More regulations by local and state regulators also are in the offing, and E&Ps should consider preparing for them now. Today, mandates for baseline water testing pre- and post-drilling are required only in Wyoming and Colorado. Pennsylvania doesn’t require testing, but “the relevant resumption of liability for pollution of nearby water sources applies,” analysts said.

It all goes back to the county and municipal levels. The reason many unconventional developments are in only a handful of counties is because water use for fracking in those areas may not exceed annual water use by local residents.

Where an E&P drills also determines the water risks. In the massive Permian Basin of West Texas, more than 9,300 wells have been developed since the beginning of 2011. Because operators are going after oil-rich output, however, average water use per well is low when compared to gas-dominated plays that may require 1.1 million gallons per well.

For that reason, the Permian “will likely support a higher density of wells per acre than any other shale play.”

The Permian and the Eagle Ford Shale continue to capture a lot of capital even though Texas is in a historic drought condition, with little surface water and ground aquifers drying up. The Ogallala, or High Plains, Aquifer overlaps the Permian and has experienced some of the steepest water level declines in the country.

Producers have turned successfully to alternatives,such as recycled water or brackish groundwater, of which Texas has plenty. “Vast reserves of brackish groundwater” today are providing about 20% of the water used in the Permian and Eagle Ford, according to the study.

Still, it’s an expensive and energy-intensive undertaking to make slightly salty water usable for drilling. And it hasn’t been determined yet if withdrawing brackish water compromises fresh aquifers.

“For companies operating in these high risk areas, no single technology, whether recycling, brackish water use or greater use of waterless fracturing technology, will be enough,” the SG analysts said.
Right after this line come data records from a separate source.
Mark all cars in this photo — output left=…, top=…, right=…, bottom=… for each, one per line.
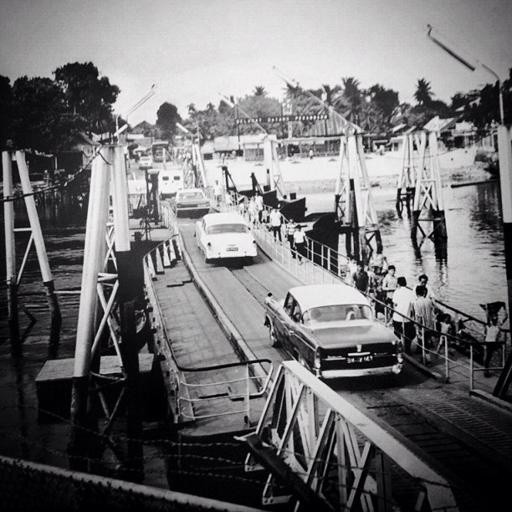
left=139, top=156, right=153, bottom=169
left=147, top=168, right=159, bottom=182
left=195, top=212, right=259, bottom=263
left=265, top=283, right=405, bottom=383
left=173, top=188, right=212, bottom=219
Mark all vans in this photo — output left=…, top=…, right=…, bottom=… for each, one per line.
left=158, top=170, right=186, bottom=199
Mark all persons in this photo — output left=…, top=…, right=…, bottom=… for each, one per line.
left=346, top=245, right=454, bottom=366
left=213, top=180, right=308, bottom=265
left=483, top=302, right=508, bottom=377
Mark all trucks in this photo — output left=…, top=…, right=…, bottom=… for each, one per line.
left=152, top=141, right=170, bottom=162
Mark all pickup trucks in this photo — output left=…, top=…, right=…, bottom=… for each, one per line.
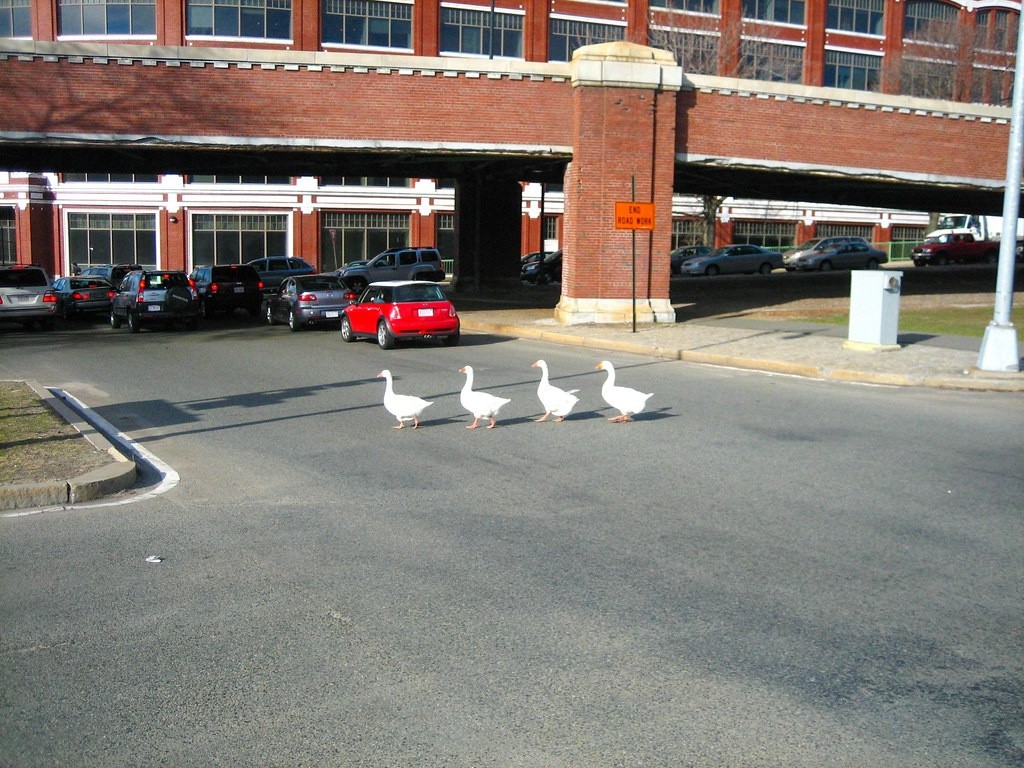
left=909, top=231, right=999, bottom=267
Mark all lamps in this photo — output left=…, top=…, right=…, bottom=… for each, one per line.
left=170, top=217, right=177, bottom=223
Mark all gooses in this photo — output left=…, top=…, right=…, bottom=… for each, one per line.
left=531, top=360, right=579, bottom=422
left=459, top=366, right=511, bottom=428
left=377, top=370, right=434, bottom=429
left=596, top=360, right=654, bottom=423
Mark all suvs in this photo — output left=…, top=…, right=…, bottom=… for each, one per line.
left=75, top=263, right=144, bottom=295
left=330, top=245, right=445, bottom=293
left=0, top=264, right=57, bottom=332
left=244, top=256, right=318, bottom=298
left=191, top=264, right=264, bottom=323
left=110, top=269, right=200, bottom=335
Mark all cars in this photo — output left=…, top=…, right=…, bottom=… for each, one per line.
left=681, top=244, right=783, bottom=276
left=1013, top=235, right=1024, bottom=263
left=521, top=247, right=562, bottom=286
left=782, top=236, right=875, bottom=272
left=339, top=280, right=461, bottom=352
left=521, top=251, right=554, bottom=275
left=265, top=276, right=354, bottom=333
left=52, top=273, right=122, bottom=323
left=670, top=245, right=716, bottom=277
left=801, top=242, right=889, bottom=270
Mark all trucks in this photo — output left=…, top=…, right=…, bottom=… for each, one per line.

Operators will need to deploy a variety of tools and strategies — and substantially improve operational practices…Measures to improve water efficiency across the shale development water cycle should be a priority for companies in these regions.”

In comparing water recycling rates by basin/shale play, SG researchers found that the Permian tops all others, with 36.6% of its total well count using recycling in the first half of 2013. The Permian was followed by the Eagle Ford (17.2%), Marcellus (7.6%), Barnett (6.8%) and Haynesville (1.8%).